14-3-3ζ is involved in chromatin remodeling and accessibility during adipogenesis. (A) Schematic overview of the use of 3T3-L1 preadipocytes for ATAC-seq, 24 h and 48 h post-differentiation with MDI following transfection with siCTL or siYwhaz (10 nM each). (B,C) Venn diagrams showing overlap of (B) down-regulated or (C) up-regulated differentially accessible regions after siYwhaz treatment at 0, 24 and 48 h post-MDI induction. (D,E) Coverage tracks of ATAC-seq signals at the Fabp4 (D) and Adig (E) genes. (F,G) Enhancers (F) and promoters (G) motif enrichment analysis at 48 h post-MDI induction in presence of siYwhaz.
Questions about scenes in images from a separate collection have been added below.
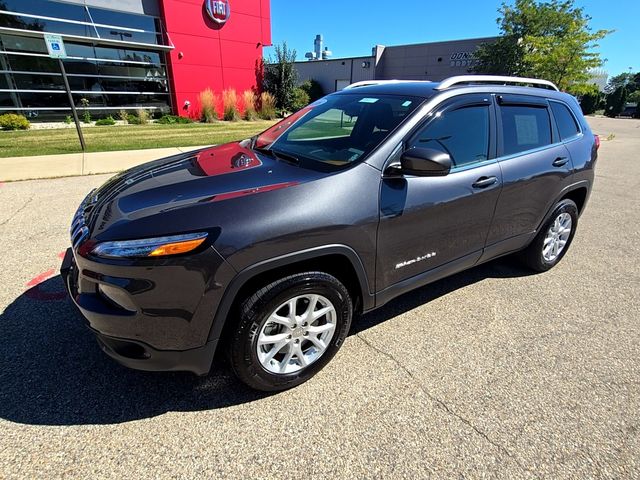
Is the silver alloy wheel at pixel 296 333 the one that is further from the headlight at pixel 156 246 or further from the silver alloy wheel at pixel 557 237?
the silver alloy wheel at pixel 557 237

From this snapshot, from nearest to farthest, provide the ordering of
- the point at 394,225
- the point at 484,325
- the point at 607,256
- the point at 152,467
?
the point at 152,467 → the point at 394,225 → the point at 484,325 → the point at 607,256

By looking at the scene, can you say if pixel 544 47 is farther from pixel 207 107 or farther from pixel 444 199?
pixel 444 199

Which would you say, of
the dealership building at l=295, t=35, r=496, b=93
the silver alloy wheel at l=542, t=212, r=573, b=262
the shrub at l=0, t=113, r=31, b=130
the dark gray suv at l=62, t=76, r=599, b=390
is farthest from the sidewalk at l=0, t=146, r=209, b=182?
the dealership building at l=295, t=35, r=496, b=93

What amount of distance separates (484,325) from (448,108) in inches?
67.4

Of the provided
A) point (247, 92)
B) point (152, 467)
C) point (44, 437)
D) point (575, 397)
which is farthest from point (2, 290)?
point (247, 92)

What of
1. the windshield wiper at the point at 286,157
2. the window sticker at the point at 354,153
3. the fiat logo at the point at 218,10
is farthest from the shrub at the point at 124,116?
the window sticker at the point at 354,153

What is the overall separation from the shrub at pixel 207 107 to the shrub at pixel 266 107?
9.42 ft

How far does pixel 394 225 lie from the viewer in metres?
2.43

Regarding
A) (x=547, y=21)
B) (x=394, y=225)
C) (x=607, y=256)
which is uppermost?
(x=547, y=21)

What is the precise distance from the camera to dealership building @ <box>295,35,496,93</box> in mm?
38719

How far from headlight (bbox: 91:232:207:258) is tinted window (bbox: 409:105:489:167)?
5.02 ft

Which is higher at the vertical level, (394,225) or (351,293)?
(394,225)

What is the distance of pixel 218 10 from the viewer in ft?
62.0

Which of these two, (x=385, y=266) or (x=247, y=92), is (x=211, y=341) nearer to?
(x=385, y=266)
Figure was partly generated with Biorender (A).

Figure 6

14-3-3ζ enables accessibility and the transcription of genes involved in adipocyte maturation and function. (A) Over-laying of ATAC-seq results with previous RNA-seq results (GSE60745) to correlate differentially accessible promoter regions with fold-changes in expression of corresponding genes, (B) 24 h and (C) 48 h post-MDI induction in presence of siYwhaz. (D) Experimental outline to assess requirement of 14-3-3ζ for active ATF-dependent expression of adipogenic genes. (E) Quantification of Cebpa, Cebpb, Pparg1, and Pparg2 mRNA levels in NIH-3T3 cells transfected or not with plasmids containing Cebpa, Cebpb, Pparg1, or Pparg2.(F)Ywhaz,(G)Adig, and (H)Fabp4 mRNA expression levels in NIH-3T3 cells successively transfected with siYwhaz (60 nM) and plasmids for Cebpa, Cebpb, Pparg1, and Pparg2 prior to treatment with MDIR for 48h. (I) Graphical illustration of the new proposed mechanism (bright colors) on how 14-3-3ζ regulates adipogenesis via chromatin remodeling in integration with previously found mechanisms (dim colors) [9]. Figure was partly generated with Biorender (A,I). (For interpretation of the references to color in this figure legend, the reader is referred to the Web version of this article.)